### Given problem:
Locate the line containing "For [99,74] |" in the data below. Reproduce it and every following line up to the end, exactly as given.
══ Task data
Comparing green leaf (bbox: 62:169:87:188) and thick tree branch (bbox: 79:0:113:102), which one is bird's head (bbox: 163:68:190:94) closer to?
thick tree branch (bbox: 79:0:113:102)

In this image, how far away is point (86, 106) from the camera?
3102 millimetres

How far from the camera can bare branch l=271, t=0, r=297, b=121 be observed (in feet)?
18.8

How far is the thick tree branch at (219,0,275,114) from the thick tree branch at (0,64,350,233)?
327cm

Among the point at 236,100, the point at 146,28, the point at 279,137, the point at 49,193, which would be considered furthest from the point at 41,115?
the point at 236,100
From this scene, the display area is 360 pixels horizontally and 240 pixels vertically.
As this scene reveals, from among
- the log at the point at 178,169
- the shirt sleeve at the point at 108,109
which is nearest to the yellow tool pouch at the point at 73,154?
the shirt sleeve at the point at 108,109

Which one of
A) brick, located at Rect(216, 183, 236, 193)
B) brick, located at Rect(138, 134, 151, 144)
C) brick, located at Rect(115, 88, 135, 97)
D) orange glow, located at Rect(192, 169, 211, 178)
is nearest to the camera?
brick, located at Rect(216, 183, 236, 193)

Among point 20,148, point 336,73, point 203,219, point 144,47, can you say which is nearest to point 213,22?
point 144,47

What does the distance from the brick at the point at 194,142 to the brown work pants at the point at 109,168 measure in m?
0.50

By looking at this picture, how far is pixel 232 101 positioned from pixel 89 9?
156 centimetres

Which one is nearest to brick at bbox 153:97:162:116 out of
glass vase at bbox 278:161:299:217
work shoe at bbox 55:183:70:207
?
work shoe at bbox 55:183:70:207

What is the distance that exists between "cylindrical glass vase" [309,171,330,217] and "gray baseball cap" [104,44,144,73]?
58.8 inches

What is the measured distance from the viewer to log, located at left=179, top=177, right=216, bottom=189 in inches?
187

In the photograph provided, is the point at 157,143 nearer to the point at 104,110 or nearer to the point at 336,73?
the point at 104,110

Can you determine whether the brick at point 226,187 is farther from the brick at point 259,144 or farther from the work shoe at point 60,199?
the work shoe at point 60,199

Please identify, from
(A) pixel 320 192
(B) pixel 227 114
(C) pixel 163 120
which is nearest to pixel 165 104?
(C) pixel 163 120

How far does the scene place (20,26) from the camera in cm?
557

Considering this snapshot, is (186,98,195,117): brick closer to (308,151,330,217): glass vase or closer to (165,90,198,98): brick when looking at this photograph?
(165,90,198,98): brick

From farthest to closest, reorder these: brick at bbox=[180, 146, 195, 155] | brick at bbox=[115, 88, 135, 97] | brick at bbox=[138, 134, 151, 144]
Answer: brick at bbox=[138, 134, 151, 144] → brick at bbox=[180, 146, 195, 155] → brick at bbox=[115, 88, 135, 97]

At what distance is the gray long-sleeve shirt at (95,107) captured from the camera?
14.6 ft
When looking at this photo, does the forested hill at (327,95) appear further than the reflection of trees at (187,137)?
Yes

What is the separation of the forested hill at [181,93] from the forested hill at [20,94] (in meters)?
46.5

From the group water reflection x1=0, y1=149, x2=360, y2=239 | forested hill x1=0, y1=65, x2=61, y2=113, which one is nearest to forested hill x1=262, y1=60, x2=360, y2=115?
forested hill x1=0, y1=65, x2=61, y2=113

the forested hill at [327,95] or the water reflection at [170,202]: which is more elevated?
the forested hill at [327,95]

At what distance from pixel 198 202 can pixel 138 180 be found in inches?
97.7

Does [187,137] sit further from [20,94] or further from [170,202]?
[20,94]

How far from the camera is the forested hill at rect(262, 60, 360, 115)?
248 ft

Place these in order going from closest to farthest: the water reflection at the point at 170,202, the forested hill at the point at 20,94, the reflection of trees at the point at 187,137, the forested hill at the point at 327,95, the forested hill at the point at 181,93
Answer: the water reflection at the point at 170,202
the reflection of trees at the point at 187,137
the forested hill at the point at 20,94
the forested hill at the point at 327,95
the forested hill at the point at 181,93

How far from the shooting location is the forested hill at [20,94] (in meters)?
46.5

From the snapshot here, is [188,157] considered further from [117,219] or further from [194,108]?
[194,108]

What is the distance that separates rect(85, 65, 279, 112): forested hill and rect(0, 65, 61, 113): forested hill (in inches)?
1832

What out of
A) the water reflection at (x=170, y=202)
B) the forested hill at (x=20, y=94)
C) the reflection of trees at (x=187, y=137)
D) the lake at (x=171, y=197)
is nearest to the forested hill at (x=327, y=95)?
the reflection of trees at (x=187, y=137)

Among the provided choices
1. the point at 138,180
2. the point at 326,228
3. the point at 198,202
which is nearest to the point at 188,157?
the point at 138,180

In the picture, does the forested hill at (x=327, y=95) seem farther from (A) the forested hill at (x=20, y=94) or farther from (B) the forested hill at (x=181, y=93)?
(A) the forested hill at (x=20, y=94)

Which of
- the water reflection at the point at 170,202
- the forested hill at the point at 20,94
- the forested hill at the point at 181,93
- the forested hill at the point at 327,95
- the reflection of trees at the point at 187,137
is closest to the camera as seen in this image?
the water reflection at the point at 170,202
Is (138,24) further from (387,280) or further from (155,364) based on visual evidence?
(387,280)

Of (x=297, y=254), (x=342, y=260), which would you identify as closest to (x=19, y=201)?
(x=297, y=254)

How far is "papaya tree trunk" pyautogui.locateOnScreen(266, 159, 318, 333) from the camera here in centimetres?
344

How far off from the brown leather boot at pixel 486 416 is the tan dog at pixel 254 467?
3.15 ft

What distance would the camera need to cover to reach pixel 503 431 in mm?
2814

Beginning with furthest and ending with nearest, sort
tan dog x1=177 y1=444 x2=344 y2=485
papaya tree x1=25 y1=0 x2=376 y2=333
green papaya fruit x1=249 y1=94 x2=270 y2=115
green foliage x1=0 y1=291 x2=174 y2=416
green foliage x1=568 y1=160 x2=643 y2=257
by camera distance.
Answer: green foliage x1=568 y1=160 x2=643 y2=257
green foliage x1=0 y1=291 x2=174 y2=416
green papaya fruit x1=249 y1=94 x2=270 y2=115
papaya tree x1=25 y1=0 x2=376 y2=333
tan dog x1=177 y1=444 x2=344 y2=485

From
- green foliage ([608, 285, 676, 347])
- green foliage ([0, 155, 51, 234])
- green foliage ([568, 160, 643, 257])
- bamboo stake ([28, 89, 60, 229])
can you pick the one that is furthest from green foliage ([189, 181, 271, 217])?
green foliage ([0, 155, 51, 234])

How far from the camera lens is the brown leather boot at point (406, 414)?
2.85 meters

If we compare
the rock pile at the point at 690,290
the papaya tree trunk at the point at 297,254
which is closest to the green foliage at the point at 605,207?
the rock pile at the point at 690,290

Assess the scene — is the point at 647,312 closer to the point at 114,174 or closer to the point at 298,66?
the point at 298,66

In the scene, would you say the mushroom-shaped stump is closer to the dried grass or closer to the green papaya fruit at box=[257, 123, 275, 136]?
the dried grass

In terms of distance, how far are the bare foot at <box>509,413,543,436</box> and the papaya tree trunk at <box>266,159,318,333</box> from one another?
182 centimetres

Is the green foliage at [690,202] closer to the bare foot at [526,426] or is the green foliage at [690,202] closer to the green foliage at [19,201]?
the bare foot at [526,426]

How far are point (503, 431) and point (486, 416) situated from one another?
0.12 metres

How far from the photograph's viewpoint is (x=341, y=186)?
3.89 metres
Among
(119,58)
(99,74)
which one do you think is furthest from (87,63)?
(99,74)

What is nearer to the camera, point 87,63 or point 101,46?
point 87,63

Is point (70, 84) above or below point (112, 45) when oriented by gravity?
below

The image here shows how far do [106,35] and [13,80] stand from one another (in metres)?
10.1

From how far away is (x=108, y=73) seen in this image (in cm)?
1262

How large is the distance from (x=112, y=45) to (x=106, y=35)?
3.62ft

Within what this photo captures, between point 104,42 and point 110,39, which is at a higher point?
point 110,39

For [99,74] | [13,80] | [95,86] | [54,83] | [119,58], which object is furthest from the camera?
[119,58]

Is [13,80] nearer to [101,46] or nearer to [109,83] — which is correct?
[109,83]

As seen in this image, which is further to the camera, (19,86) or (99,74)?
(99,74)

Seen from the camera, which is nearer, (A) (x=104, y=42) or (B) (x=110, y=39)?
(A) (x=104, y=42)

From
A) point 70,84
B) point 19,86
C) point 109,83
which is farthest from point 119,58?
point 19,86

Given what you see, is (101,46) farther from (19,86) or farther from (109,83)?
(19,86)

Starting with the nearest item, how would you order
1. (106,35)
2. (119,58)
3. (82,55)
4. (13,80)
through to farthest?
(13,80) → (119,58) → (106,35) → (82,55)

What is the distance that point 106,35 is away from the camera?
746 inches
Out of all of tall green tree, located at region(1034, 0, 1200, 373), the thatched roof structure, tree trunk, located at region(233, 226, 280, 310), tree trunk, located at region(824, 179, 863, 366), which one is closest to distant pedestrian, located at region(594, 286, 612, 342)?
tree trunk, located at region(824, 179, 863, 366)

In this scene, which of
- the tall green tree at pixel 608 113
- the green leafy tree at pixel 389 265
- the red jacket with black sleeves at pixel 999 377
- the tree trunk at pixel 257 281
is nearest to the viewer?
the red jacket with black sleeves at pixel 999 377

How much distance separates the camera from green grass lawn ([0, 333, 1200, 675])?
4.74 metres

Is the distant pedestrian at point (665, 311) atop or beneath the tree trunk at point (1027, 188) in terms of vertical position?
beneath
════
### Output below:
For [99,74] | [13,80] | [95,86] | [54,83] | [119,58], which object is furthest from the camera?
[119,58]

Is [13,80] nearer to [101,46] or nearer to [109,83] — which is correct?
[109,83]

As seen in this image, which is further to the camera, (19,86) or (99,74)?
(99,74)

Seen from the camera, which is nearer, (A) (x=104, y=42) or (B) (x=110, y=39)?
(A) (x=104, y=42)

From
A) point 70,84
B) point 19,86
C) point 109,83
which is farthest from point 119,58?
point 19,86

Given what you see, is (101,46) farther from (19,86) or farther from (109,83)?
(19,86)

Starting with the nearest item, how would you order
1. (106,35)
2. (119,58)
3. (82,55)
4. (13,80)
through to farthest?
(13,80) → (119,58) → (106,35) → (82,55)

What is the distance that point 106,35 is away from the camera?
746 inches
Out of all of tall green tree, located at region(1034, 0, 1200, 373), the thatched roof structure, tree trunk, located at region(233, 226, 280, 310), tree trunk, located at region(824, 179, 863, 366), which one is closest to distant pedestrian, located at region(594, 286, 612, 342)?
tree trunk, located at region(824, 179, 863, 366)

In this scene, which of
- the tall green tree at pixel 608 113
- the green leafy tree at pixel 389 265
- the red jacket with black sleeves at pixel 999 377
- the tree trunk at pixel 257 281
is nearest to the viewer?
the red jacket with black sleeves at pixel 999 377

How much distance separates the camera from green grass lawn ([0, 333, 1200, 675])?
4.74 metres

Is the distant pedestrian at point (665, 311) atop or beneath the tree trunk at point (1027, 188) in terms of vertical position?
beneath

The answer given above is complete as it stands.